C++ AMP: (Performance issue) why every barrier-free program is compiled in HLSL with workgroup size==256 regardless of values in parallel_for_each?
Friday, January 06, 2012 7:41 PM
All DX Compute Shaders produced by C++ AMP / VS11 contain a declaration with a workgroup of 256,1,1.
As a result, there are always a few instructions in a shader's prolog, which get the current thread and compare in a run-time with group limits. A real thread group size is passed to the kernel in run-time, what is ineffective from a performance point of view.
It seems to be a simplification in a beta version of the tool. Are Microsoft developers going to fix this performance issue?
Tuesday, January 10, 2012 12:57 AM
First of all, as you may have known, the current release of C++ AMP is built on top of DirectX platform.

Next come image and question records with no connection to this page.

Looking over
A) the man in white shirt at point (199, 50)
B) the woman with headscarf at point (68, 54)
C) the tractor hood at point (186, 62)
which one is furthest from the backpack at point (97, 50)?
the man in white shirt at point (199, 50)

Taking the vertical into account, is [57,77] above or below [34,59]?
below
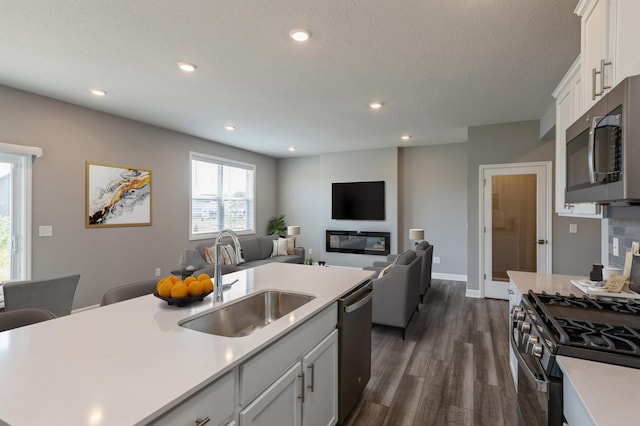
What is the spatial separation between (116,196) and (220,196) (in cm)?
211

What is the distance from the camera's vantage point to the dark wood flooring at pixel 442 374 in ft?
7.16

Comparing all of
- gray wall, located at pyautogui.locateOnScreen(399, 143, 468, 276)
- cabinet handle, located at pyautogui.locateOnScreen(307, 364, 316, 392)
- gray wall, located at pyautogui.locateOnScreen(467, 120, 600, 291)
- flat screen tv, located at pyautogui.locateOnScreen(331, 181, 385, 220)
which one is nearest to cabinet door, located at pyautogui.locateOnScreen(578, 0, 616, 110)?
cabinet handle, located at pyautogui.locateOnScreen(307, 364, 316, 392)

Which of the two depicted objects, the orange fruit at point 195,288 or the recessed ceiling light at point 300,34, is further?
the recessed ceiling light at point 300,34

Unlike CUDA/OpenCL, in HLSL (the shader language of DX), the shape of thread group has to be specified statically using numthreads[x, y, z] annotation to the entry function. As a result, C++ AMP also has this static-compilation requirement. (If we go to the dynamic/runtime compilation strategy, then it would be different. However, dynamic compilation has its high cost and other problems that we decided not to go with). In the future, this specific static compilation requirement might be relaxed. However, for now, these parameters have to be statically known. Bear this in mind.
For the tiled version, user controls and specifies the tile shape (which maps to the HLSL group directly). Note the tile shape is specificed via template parameters, thus static known to compiler.
For the simple one (which is probably what you are talking about here), user does not work with a tiled model and does not specify anything about the tile. It's the C++ AMP compiler to make a choice underlying. Note the compiler does not know the "grid" information (the first paramemter to parallel_for_each), which is known at runtime. So it does not have a way to choose the tile shape according to the grid. It needs to statically choose a tile shape for all cases. As you have seen, [256, 1, 1] were chosen. However, a program should not rely on this in any way. The compiler may make a different choice (still static) due to some other factors. So this does introduce the prolog as you obsovered. However, to support a variaty of grids (even with rank > 3), we could not avoid it. From what we have experimented, for memory bound computations, the cost of the prolog does not really matter. However, there can be pathological cases, for example, user requires a 1D grid of 257 threads at runtime. If compiler uses 256 at compilation time, we will have to launch 2 tiles (512 threads), thus waste 255 threads. However, in most real-world cases, user launches millions of threads, the possible waste in the last tile does not really matter either.
Again, if user wants to control over the tile (group) , tiled parallel_for_each should be used.
Tuesday, January 10, 2012 10:44 PM
Thank you for the explanation.
I cannot agree with you:
"the possible waste in the last tile does not really matter either."
Please try to imagine millions of GPUs wasting time and energy... You just don't help to save the planet Earth ;-) .
I always assumed that Microsoft developers do all its best, but here is the example that you do not care if wasting is not so big ;-) . In my opinion you should try to avoid the prolog...
Wednesday, January 11, 2012 7:53 AMOwner
I think Weirong has answered your question.
We have two models: the tiled model and the simple model. We aspire to make our simple model be smarter under the covers as we make new releases, but we are comfortable that if a user wants to take matters into their own hands, we have the tiled model for them to use which gives more control.
Thank you for your feedback on how to make the simple model better.